Could you filter the records below and return each line that holds "Frey"?

+++ GIVEN INFORMATION +++

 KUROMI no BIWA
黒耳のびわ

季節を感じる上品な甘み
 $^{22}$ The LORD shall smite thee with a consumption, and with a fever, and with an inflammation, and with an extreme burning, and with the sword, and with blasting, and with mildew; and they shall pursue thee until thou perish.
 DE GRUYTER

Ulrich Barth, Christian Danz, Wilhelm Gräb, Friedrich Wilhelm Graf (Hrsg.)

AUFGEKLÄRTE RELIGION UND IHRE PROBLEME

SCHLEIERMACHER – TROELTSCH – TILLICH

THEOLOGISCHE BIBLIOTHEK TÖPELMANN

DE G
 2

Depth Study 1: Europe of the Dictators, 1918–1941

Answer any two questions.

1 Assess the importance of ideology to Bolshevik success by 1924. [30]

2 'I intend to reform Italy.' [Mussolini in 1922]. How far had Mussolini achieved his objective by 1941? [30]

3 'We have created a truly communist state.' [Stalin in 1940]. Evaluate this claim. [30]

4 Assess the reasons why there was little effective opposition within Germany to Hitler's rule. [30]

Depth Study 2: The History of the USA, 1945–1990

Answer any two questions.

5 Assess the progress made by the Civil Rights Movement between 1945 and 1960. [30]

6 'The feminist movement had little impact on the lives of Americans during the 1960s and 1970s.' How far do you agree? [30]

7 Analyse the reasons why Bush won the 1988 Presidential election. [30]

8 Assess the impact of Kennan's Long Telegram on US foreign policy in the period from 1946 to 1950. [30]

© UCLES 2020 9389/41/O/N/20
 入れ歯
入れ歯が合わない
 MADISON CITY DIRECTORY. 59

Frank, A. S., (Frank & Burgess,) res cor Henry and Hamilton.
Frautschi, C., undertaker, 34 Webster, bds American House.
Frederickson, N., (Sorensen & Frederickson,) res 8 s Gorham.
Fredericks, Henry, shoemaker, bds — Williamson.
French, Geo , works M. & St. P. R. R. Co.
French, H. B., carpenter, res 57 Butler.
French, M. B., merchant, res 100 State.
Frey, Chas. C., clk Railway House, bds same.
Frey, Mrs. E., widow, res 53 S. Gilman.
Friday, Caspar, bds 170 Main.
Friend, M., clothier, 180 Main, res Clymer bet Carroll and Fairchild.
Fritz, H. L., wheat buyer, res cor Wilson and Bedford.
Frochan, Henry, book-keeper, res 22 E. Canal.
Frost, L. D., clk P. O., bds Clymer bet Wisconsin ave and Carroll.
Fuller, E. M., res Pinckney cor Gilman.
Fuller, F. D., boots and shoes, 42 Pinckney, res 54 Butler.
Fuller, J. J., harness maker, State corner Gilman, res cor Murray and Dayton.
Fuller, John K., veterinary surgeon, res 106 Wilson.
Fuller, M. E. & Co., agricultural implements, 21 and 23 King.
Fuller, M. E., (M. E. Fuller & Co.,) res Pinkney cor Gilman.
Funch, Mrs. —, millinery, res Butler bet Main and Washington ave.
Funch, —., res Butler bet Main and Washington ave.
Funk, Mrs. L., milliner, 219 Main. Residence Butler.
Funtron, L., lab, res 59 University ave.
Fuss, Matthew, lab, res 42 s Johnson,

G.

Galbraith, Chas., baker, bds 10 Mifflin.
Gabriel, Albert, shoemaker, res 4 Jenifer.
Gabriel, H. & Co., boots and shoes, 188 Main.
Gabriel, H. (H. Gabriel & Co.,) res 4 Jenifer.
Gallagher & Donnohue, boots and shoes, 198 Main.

+++

#### [SOLUTION TO THIS TASK]
Frey, Chas. C., clk Railway House, bds same.
Frey, Mrs. E., widow, res 53 S. Gilman.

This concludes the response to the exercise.